• Given task 1
In the rows, change "incomplete" to "partial", starting with the line with "this 952×1269 image." and going on through the line with "cracked asphalt [13, 613, 952, 1259]". Return only those lines, with everything else unchanged.

• Text shown
2) Changed the layer blend mode to Multiply.
3) Set the layer Fill to 75%.

That's a bit more subtle, but honestly, I don't much like a dark black grid on a bright background.  Let's try it with a white grid instead:



I inverted the grid color, changed the blend mode to overlay, and punched the Fill back up to 100%.  Better.

Buuut maybe a bit TOO subtle.  Players need to be able to clearly differentiate between squares after all.  This might not have quite the contrast we're looking for.  Let's make a sharper line at the center of each grid line:



To do this, I added a second grid layer.  This one was NOT blurred -- it has the same original 3px width, only it's white and I set the layer Opacity to 30% with a Normal blend mode.  The added definition to the center of the line makes it a bit clearer.

Sadly, it also makes the edges of the map kind of glow in an odd-looking way.  Here's a version with that corrected:



I added masks to the blurred grid and the regular grid layer, and just masked out the edges.  It's not a super-careful masking job -- you can see some of the lines "spread" a bit as they hit the edge of the image -- but it gets the idea across.

Overall, this is a pretty strong grid.  I might tone it back a bit, but a lot depends on how the grid's visual properties interact with the other things in the image.  If we give the eye something besides the grid to focus on, it will seem to "fade" a bit even though the actual pixels haven't changed.  Thus:



Ahhhh.  All that's left is to take a nice long nap under that tree.

• Given task 2
In the grid walkthrough, what Opacity was the unblurred second grid layer set to?

• Recorded data
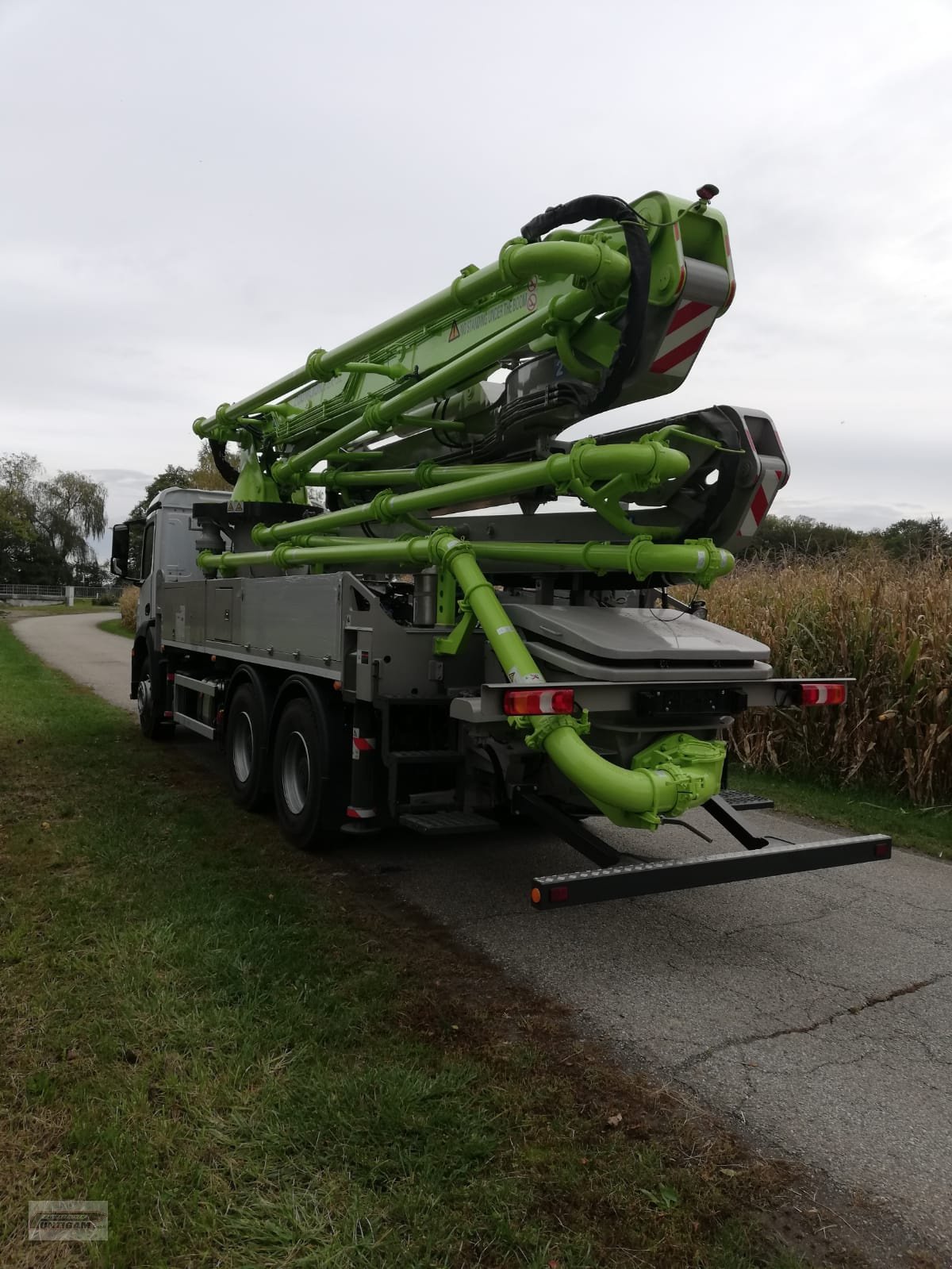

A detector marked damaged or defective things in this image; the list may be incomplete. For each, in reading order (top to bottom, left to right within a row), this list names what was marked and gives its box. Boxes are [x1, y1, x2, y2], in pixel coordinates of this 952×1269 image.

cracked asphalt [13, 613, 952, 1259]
---
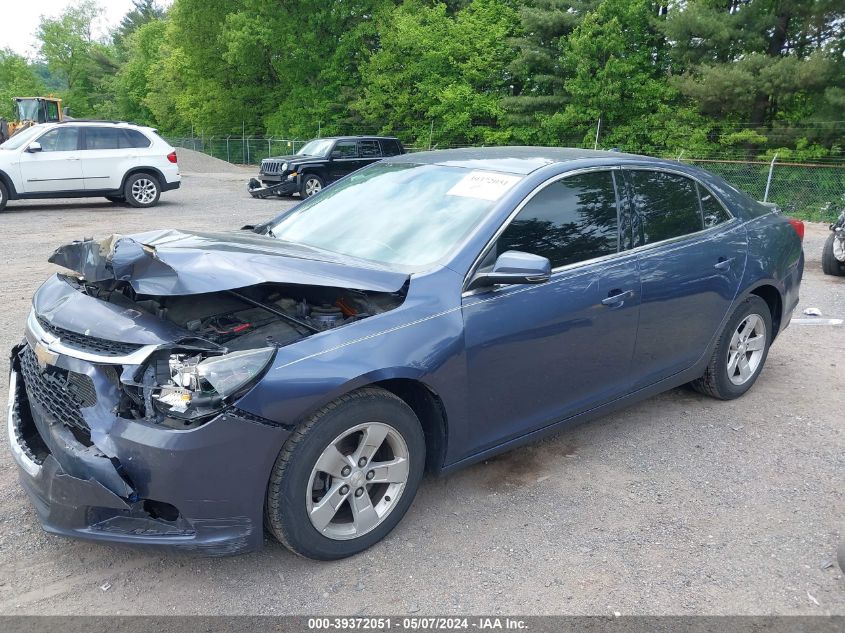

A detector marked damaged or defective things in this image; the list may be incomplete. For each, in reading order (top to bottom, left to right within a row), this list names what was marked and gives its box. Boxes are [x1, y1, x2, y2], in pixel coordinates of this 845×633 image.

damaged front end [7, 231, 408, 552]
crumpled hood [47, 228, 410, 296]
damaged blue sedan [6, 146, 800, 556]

• Expected answer 1
A detector marked damaged or defective things in this image; the list may be partial. For each, in reading order (top to bottom, left to right within a row), this list names what was marked and gives its box. Boxes are [x1, y1, x2, y2], in pixel coordinates of this 952×1269 image.

cracked asphalt [13, 613, 952, 1259]

• Expected answer 2
30%